Eine Fußball-Weltmeisterschaft im Winter, ausgetragen von einem Land, das sich sportlich noch nie für das Turnier qualifizieren konnte und das mit Fußball vermutlich so viel zu tun hat, wie eine Ratte mit einem Fisch. Die Idee, aufgrund von Platzmangel Fußballfans in den umliegenden Golfstaaten zu parken und für die einzelnen Spiele einfliegen zu lassen. Sieben von acht Stadien, die extra für dieses Turnier erbaut wurden, sich allesamt in einem Umkreis von 70 Kilometern befinden und während der Spiele durchgehend gekühlt werden. Jeder einzelne dieser Fakten (und ich könnte noch unzählige weitere anführen) wäre schon ein Grund dafür, dass die Weltmeisterschaft in Katar nie über die Bühne hätte gehen dürfen. Doch der Staat wollte dieses Turnier unbedingt, – und ging dafür über Leichen.

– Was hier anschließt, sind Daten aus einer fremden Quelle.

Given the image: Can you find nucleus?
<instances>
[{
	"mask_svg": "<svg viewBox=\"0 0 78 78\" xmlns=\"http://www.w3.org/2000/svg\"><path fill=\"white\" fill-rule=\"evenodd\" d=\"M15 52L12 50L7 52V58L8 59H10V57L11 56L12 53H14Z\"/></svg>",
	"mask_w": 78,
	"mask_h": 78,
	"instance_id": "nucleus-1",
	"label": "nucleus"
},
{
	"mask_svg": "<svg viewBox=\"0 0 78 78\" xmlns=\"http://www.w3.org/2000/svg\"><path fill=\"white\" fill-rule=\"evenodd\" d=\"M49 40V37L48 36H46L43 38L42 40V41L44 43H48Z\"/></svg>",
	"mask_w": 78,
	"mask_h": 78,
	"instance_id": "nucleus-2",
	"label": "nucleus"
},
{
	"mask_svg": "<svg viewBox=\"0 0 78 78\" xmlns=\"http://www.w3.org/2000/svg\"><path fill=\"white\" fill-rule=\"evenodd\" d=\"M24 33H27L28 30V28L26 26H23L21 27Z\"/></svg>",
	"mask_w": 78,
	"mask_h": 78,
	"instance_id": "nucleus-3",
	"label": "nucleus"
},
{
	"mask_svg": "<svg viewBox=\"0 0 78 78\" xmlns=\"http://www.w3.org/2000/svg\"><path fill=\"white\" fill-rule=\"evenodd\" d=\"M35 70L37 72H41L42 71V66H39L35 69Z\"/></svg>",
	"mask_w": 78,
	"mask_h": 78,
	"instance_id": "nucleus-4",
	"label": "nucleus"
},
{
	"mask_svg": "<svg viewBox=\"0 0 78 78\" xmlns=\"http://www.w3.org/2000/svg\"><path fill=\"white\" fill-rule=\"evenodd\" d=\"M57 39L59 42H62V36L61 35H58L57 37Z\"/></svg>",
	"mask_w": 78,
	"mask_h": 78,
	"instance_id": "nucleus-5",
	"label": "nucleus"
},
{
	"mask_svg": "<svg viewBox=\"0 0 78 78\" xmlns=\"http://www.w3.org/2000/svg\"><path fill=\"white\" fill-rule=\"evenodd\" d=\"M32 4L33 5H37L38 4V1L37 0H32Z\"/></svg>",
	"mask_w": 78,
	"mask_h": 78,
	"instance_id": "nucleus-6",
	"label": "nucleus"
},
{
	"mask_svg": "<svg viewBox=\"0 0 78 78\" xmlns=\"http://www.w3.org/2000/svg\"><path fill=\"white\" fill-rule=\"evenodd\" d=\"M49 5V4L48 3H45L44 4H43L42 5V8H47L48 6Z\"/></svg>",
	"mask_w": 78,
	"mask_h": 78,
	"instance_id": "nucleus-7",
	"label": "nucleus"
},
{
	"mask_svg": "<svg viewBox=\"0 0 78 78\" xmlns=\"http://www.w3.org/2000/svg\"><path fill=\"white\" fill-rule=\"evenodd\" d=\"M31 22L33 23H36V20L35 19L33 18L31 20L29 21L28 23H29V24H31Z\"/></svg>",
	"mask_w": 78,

Die Stadien, sie werden funkeln und glitzern, bunt leuchten und Katar die große Bühne geben, die es sich schon seit so langer Zeit wünscht. Am 20. November, dem „Totensonntag“ (wie passend), erfolgt der Anstoß. Dann darf sich das Nationalteam Katars vor Millionen von Menschen im Spiel gegen Ecuador präsentieren. Die Fans werden jubeln, doch sie werden es an jenem Ort tun, an dem tausende, vorwiegend aus Asien stammende Arbeitsmigranten in stillen Gräbern zu Tode gekommen sind. Arbeitsmigranten, denen die Pässe entzogen wurden, um deren Ausreise zu verhindern. Die teilweise über ein halbes Jahr auf ihren Lohn warten mussten, und die in menschenunwürdigen Quartieren untergebracht wurden. Die schamlos ausgenutzt und ausgebeutet wurden. Die für diese Weltmeisterschaft sterben mussten. Ein Fußballturnier.
Umgerechnet kostet ein Spiel bei der Weltmeisterschaft in etwa 234 Menschenleben. 234. Ein Ende ist weiterhin und trotz der Versprechen des Emirats auf Besserung, nicht in Sicht. An der Menschenrechtssituation im Land hat sich bis heute Nichts geändert, und wer denkt, dass sich die Situation in naher Zukunft bessern würde, macht sich etwas vor. Doch all das wird weitestgehend ignoriert. Weniger von den Fans, sondern vorwiegend von Funktionären der FIFA, des DFB und auch von den teilnehmenden Nationen. Mit ihrem Ja zu Katar, sagen sie auch ja zu den Toten – ob sie wollen oder nicht. Da hilft es auch nicht, sich in belanglose Ausreden zu flüchten und daran zu erinnern, dass woanders ebenso schlimme Dinge passieren. Trotz all dem, was man über dieses Turnier weiß, was man über die Intentionen des Emirats (Thema Sportswashing) weiß, wird der Ball rollen. Dann wird sich Katar auf der großen Bühne von seiner schillerndsten Seite zeigen und hinterher werden Sportler und Funktionäre in die Welt hinaustragen, dass sie während ihres Aufenthaltes im Emirat wie Könige behandelt wurden und das Land nun doch nicht so schlimm sei, wie die ganze Welt so denke. Und genau dann hat das Land erreicht was es wollte. Auf Kosten von tausenden Toten.